JAK inhibitors do not cure myelofibrosis or reverse bone marrow scarring. They improve quality of life, sometimes dramatically, but the underlying cancer persists.

The only treatment with curative potential is an allogeneic stem cell transplant, in which a donor’s healthy stem cells replace the patient’s diseased bone marrow. This is a high-risk procedure. Five-year survival after transplant ranges from about 83% for low-risk transplant candidates down to 22% for very high-risk patients, based on a scoring system that factors in age, fitness level, blood counts, donor match quality, and specific mutations.

Transplant eligibility depends more on overall health than on a strict age cutoff. Historically, it was reserved for patients under 60, but the shift toward less intensive conditioning regimens has extended eligibility to older patients. Heart, lung, kidney, and liver function all need to meet minimum thresholds. Because myelofibrosis is a disease of older adults and transplant carries significant risks, including treatment-related death, it is typically reserved for patients whose disease is intermediate-risk or higher and who are physically fit enough to tolerate the procedure.
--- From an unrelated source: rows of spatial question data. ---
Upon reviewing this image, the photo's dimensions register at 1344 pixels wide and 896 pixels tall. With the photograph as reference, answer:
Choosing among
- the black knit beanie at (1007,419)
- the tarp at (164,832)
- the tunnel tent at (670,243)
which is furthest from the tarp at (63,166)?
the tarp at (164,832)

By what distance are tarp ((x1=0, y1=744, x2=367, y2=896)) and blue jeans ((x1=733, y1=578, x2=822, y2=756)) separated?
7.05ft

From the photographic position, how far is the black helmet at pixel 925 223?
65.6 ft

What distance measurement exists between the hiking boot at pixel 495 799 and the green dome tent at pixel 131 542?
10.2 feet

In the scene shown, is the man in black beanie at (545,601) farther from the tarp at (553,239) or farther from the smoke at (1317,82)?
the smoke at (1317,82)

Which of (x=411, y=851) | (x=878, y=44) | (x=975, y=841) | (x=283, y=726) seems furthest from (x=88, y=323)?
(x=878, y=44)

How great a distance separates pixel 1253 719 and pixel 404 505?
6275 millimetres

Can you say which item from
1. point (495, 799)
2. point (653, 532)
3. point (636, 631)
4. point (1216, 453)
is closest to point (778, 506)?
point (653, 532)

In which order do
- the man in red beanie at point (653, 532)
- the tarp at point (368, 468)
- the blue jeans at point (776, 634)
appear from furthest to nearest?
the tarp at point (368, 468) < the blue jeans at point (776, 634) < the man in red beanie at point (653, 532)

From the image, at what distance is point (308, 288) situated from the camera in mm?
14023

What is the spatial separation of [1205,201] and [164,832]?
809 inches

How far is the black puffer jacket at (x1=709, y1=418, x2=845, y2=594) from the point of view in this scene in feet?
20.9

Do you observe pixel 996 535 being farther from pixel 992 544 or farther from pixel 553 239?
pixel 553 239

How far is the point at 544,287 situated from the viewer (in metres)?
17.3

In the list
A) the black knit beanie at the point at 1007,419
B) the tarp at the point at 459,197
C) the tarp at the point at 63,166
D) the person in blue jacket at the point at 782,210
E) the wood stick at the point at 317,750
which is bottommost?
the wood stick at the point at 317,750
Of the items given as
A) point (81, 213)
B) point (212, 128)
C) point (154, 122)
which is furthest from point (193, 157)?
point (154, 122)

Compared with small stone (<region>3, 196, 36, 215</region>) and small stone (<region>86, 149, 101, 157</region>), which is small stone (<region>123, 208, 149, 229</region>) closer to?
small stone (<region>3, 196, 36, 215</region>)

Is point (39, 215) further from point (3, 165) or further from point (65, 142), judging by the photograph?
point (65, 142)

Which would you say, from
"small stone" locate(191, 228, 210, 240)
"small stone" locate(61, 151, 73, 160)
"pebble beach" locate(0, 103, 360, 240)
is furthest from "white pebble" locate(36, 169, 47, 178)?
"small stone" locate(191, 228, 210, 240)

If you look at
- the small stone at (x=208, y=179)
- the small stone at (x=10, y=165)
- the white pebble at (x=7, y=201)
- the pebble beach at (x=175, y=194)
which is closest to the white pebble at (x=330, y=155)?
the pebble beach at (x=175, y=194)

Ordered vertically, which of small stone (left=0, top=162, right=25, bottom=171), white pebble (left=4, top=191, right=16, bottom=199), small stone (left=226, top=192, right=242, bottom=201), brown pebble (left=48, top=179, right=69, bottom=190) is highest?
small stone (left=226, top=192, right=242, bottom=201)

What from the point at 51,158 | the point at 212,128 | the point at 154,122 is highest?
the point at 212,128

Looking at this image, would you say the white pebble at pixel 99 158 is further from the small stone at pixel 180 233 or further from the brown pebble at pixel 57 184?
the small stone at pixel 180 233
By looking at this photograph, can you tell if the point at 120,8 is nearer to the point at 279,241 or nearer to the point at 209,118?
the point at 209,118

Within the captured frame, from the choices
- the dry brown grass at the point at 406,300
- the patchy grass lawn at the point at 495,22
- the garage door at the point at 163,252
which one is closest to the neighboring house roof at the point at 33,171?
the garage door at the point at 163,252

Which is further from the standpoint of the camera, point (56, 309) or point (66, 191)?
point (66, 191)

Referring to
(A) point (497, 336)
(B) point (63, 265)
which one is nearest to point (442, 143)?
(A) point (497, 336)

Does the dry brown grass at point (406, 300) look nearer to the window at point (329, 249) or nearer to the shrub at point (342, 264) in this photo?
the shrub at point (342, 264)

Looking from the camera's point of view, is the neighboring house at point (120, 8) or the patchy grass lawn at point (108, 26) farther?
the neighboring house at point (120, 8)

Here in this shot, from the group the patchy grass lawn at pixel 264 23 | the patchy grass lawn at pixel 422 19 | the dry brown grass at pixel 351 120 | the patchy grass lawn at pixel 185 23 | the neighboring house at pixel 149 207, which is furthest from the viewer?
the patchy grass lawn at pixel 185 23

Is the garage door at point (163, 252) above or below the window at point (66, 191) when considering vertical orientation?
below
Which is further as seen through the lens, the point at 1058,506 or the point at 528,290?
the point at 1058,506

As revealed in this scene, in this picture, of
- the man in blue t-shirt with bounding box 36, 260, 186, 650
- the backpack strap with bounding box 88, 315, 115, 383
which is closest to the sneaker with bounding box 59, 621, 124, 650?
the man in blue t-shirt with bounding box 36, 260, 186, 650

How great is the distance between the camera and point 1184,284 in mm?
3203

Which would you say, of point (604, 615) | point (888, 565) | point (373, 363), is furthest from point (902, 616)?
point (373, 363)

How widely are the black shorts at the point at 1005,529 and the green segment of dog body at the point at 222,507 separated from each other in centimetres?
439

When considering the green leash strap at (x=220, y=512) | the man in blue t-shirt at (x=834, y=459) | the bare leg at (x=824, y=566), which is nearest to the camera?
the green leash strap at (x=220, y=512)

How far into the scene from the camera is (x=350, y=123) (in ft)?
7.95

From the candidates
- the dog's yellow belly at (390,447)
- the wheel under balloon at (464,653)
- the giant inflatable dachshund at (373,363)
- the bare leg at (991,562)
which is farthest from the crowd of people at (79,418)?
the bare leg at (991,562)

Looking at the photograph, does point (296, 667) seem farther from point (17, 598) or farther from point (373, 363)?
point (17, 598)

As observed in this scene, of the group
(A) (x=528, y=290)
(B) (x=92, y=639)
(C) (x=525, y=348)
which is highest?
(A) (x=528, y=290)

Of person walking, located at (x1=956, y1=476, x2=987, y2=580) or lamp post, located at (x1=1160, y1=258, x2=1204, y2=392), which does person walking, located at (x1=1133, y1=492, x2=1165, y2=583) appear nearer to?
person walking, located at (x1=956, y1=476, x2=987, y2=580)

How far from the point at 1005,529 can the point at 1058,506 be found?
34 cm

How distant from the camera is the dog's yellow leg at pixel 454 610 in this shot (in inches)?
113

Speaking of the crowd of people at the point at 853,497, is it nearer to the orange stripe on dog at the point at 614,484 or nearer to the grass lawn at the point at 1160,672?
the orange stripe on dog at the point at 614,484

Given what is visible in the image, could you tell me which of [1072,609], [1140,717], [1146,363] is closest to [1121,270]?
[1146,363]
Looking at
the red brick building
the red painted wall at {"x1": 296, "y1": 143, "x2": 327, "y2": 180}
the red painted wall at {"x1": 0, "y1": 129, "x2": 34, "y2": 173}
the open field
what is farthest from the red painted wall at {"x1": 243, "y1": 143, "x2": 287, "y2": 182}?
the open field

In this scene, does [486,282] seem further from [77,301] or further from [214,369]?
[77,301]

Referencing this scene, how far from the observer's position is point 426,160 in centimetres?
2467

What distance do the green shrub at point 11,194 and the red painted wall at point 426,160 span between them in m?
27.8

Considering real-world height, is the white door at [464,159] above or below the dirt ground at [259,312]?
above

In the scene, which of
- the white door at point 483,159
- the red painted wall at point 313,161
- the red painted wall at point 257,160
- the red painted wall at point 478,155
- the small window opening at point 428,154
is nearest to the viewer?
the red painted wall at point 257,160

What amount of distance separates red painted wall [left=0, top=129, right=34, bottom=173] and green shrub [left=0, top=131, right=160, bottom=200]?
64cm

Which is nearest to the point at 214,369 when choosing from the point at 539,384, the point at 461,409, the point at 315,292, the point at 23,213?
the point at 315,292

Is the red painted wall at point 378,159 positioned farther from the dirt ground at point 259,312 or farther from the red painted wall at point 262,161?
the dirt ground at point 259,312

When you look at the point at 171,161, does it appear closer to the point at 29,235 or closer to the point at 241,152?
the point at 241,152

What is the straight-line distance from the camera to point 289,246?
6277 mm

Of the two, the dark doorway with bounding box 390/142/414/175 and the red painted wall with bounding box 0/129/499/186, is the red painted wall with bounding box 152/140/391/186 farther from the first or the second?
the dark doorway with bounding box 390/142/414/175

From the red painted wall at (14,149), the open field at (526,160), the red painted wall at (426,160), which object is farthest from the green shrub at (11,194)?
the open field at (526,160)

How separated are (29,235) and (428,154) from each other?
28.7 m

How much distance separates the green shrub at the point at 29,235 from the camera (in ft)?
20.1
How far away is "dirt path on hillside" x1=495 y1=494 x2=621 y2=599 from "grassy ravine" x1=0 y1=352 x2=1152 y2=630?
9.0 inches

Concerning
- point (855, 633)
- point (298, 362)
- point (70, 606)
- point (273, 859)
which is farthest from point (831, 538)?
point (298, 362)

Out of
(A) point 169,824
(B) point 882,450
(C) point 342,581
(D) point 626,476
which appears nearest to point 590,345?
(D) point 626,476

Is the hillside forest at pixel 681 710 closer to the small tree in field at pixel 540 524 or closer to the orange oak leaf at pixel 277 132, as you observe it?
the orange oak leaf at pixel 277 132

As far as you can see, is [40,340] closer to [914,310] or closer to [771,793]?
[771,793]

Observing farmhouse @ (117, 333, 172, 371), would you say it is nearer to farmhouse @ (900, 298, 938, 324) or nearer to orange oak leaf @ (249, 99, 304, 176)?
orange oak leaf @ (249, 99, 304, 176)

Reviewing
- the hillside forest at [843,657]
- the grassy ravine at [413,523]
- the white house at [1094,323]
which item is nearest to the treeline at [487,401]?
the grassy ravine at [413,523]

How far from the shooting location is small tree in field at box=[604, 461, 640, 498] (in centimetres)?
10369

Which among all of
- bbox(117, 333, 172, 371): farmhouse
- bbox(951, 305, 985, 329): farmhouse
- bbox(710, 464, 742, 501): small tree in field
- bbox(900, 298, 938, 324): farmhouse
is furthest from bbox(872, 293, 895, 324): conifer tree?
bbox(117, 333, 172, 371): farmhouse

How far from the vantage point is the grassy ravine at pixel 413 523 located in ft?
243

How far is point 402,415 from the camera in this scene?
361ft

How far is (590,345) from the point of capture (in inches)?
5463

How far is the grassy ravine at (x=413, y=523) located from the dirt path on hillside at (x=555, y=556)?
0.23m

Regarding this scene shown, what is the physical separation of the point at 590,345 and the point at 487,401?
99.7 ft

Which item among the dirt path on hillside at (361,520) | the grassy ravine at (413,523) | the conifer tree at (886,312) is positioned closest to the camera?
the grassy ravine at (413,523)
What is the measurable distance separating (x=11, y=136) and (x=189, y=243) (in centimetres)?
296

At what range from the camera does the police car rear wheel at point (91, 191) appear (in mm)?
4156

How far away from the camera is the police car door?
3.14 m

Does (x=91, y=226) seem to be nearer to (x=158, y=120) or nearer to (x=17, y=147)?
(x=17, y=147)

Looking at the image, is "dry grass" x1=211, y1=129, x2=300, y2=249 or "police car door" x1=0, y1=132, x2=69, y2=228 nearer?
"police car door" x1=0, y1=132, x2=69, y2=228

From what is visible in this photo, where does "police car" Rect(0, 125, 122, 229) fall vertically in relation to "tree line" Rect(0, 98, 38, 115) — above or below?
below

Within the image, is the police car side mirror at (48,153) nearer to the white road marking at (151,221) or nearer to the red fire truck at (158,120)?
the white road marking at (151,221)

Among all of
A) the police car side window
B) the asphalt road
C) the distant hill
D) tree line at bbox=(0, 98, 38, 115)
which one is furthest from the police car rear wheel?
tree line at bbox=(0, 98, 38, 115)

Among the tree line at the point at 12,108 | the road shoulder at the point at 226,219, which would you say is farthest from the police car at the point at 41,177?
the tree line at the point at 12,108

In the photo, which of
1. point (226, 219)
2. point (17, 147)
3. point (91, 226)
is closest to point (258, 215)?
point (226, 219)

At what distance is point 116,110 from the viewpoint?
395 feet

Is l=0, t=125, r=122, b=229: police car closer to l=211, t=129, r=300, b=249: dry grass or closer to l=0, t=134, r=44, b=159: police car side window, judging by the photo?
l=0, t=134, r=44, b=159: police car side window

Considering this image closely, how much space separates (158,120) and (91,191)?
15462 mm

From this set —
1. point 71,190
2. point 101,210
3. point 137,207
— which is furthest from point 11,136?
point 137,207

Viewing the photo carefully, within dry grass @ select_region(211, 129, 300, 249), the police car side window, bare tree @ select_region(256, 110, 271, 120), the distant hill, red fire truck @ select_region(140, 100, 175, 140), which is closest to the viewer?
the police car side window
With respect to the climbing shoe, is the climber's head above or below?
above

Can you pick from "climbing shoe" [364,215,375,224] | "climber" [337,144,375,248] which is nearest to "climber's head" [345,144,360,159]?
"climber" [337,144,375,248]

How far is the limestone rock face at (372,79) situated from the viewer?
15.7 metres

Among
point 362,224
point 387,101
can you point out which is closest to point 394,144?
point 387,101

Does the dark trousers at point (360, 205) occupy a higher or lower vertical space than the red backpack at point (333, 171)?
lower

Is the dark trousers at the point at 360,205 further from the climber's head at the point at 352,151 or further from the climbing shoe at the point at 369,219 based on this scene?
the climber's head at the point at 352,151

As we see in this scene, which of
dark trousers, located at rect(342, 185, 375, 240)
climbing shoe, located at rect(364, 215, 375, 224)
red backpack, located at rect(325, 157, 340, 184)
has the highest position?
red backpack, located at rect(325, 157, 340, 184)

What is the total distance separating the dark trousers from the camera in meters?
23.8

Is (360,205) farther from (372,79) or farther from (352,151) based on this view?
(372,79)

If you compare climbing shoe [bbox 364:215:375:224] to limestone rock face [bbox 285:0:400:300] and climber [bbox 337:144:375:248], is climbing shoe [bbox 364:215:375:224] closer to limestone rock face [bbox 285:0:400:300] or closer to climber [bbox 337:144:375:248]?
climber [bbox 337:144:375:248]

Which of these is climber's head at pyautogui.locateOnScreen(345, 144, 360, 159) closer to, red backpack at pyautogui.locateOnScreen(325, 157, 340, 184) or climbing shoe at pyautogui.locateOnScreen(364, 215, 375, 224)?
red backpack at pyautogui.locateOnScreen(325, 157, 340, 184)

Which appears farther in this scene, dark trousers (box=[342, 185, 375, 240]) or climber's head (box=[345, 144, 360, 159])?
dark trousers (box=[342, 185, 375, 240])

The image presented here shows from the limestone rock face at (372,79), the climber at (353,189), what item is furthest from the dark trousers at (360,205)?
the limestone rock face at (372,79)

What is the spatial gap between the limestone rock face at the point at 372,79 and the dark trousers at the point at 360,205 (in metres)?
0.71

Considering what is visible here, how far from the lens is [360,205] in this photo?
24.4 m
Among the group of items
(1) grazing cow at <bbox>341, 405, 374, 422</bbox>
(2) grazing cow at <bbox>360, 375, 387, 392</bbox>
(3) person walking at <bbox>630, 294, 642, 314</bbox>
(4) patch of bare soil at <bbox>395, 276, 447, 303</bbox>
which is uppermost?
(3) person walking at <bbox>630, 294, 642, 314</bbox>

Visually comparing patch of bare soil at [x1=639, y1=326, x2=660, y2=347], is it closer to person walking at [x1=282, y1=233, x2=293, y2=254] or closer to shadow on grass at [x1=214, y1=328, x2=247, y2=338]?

Primary vs. Secondary Myelofibrosis

Primary myelofibrosis develops on its own, without a preceding blood cancer. The WHO further divides it into two stages: a prefibrotic/early stage, where scarring is minimal and blood counts may appear nearly normal, and an overt fibrotic stage, where significant scarring has already developed. Early-stage disease can sometimes be mistaken for essential thrombocythemia because both conditions produce elevated platelet counts, but the distinction matters because myelofibrosis carries a higher risk of progression.

Secondary myelofibrosis develops in patients who already have polycythemia vera or essential thrombocythemia. The transition can happen years or even decades after the original diagnosis, and it signals a more advanced phase of disease. Treatment options for secondary myelofibrosis are largely the same as for primary disease, including JAK inhibitors and, for eligible patients, stem cell transplant.